その刃には、彼女の命を啜るかのように赤い脈動がうっすらと流れている。
「……拾ってくれた人が間違っていたとしても。自分の背中で流れたあの子の涙だけは、本物だった。……そのための戦いだ」
フィラは大地を蹴った。
音すらない、氷上の滑走にも似た極速。彼女が通り過ぎた後には、アイスブルーの光の残像だけが残される。
『紅鳴』の一閃。
戦術装甲機の重厚な装甲が、熱したナイフで断ち切られた紙のように切り裂かれる。彼女の剣撃には、受けた傷の治癒を一切無効化する「呪い」が宿っていた。隊員たちの銃弾は、フィラの翻るマントをかすめることさえできない。
「くっ、バケモノが! 数で押せ、死なない程度に痛めつければ――」
「自分は、止まらない」
フィラは、敵の懐へ深く踏み込みながら、相手の急所だけを正確に突いていく。殺さない。けれど、一撃で戦闘不能に追い込む。それはマサトに叩き込まれた最高幹部としての技術であり、今の彼女にとっては、罪をこれ以上重ねないためのせめてもの自制だった。
ロビーの壁に並んでいたアルセリア像が、激しい戦闘の余波で次々と粉々に砕け散っていく。その破片の中に、かつての自分を見ていた。誰かに命じられるままに「正しい」と思い込み、無垢な命を切り捨ててきた、人形の抜け殻。
(……ルカ。お前たちの行く手を、自分の過去で汚させはしない)
フィラは襲い来る二十人を同時に引きつけ、華麗に舞う。
長髪を振り乱し、アイスブルーの瞳に激しい闘志を宿して。
その時、階上へと続くエレベーターの扉が閉まる音がした。ルカ、ミラ、そしてゼフ。少年たちが最上階へのチケットをその手にしたのを、彼女の耳は確かに聞き取った。
「――最後の一人が立っている限り。……マサト王、あなたの計画へ一歩も届かせはしません」
フィラは、さらに十数人の隊員に囲まれながら、不敵に口角を上げた。
マントの裏地、内側の鮮やかな青色が、朝日を浴びて血のように紅く染まる紅鳴と美しい対照を描いている。
それは彼女が生涯で初めて、自らの意志だけで決めた命令だった。
かつての冷徹な「剣」としての任務ではない。友を信じ、未来を託す、泥臭くも高潔な、彼女自身の「心」による抵抗。

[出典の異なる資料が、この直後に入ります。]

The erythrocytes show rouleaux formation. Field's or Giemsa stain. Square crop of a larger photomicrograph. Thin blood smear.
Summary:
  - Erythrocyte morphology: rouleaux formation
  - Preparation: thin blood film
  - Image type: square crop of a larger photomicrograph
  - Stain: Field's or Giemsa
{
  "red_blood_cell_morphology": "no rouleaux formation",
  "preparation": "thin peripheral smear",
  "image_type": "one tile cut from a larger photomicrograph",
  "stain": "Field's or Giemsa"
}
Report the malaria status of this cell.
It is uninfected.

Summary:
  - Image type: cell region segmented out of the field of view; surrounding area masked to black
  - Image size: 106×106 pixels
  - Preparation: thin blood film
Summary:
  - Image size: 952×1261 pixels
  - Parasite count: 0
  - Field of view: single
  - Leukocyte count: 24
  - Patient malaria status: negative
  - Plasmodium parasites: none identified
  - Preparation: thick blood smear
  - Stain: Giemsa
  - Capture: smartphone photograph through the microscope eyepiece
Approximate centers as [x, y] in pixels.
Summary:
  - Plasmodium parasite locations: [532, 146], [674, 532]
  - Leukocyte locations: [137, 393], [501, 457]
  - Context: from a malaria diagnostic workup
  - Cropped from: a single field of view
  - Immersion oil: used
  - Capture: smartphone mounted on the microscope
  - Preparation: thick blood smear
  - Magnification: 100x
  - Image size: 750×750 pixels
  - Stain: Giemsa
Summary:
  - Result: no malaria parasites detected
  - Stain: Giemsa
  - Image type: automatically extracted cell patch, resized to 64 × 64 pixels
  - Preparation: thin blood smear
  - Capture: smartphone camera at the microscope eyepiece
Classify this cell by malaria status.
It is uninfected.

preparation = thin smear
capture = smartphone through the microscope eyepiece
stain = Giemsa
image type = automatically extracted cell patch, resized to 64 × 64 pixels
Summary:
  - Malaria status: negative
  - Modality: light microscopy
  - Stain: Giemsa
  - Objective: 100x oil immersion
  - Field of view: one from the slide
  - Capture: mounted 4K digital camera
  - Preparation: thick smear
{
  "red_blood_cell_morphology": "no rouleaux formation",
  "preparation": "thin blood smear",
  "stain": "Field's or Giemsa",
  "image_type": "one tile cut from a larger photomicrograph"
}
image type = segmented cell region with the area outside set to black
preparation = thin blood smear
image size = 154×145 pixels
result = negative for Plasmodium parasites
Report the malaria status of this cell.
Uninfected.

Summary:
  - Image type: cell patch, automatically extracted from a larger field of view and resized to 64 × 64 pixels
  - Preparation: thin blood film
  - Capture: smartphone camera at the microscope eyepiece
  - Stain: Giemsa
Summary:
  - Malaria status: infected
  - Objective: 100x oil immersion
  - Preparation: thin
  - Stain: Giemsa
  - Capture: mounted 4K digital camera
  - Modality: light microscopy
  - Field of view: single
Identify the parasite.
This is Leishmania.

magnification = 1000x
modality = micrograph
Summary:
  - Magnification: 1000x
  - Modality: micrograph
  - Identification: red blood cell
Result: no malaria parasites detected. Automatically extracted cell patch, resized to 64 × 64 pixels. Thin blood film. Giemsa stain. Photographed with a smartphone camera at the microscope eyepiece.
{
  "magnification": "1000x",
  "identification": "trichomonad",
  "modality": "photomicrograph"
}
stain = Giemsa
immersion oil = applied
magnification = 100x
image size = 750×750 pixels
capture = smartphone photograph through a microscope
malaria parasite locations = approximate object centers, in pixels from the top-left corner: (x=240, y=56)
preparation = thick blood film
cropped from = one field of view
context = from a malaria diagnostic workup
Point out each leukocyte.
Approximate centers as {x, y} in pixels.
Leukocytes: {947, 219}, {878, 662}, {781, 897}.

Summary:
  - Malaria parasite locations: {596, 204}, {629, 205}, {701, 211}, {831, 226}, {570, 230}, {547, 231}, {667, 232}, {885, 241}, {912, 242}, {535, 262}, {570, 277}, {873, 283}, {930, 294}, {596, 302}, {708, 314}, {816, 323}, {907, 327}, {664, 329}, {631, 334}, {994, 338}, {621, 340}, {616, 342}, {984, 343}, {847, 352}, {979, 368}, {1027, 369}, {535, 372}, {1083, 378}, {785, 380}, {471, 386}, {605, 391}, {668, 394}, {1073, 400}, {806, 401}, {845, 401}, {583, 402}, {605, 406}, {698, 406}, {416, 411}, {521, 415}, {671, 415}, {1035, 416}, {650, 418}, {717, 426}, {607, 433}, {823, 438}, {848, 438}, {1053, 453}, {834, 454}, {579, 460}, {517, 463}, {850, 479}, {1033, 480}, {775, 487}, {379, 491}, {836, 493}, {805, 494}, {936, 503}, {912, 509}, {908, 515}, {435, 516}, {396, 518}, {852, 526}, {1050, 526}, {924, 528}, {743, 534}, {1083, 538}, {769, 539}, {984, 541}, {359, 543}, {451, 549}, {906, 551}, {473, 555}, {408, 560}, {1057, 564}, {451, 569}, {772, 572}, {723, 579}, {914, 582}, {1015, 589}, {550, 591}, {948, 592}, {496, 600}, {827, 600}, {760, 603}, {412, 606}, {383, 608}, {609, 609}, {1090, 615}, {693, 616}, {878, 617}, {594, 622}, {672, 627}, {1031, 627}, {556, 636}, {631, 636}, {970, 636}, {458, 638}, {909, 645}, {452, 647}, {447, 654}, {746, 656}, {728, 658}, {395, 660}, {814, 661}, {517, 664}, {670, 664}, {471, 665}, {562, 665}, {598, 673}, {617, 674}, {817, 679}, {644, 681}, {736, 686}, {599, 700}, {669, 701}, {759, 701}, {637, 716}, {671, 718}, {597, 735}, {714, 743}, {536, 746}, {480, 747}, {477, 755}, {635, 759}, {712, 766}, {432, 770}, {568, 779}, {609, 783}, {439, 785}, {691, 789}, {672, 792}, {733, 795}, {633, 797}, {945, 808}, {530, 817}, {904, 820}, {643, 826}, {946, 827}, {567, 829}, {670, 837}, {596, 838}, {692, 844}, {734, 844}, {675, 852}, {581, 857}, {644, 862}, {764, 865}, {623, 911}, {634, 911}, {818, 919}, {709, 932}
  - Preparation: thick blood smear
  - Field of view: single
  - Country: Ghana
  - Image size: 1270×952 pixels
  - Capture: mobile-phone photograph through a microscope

「……マサト王。自分の『最後の命令』は。……自分自身で、決めさせていただきました」
独白。フィラは一歩、強く踏み出した。
押し寄せる大軍に対し、彼女のアイスブルーの瞳は、これまでのどんな戦いよりも深く、優しく輝いていた。
一人の少女兵が、歴史という巨大な網目から自らの糸を切り離した瞬間。
その咆哮は、重厚なロビーの壁に木霊し、上階を目指す少年たちの背中を、そっと押し出す追い風となった。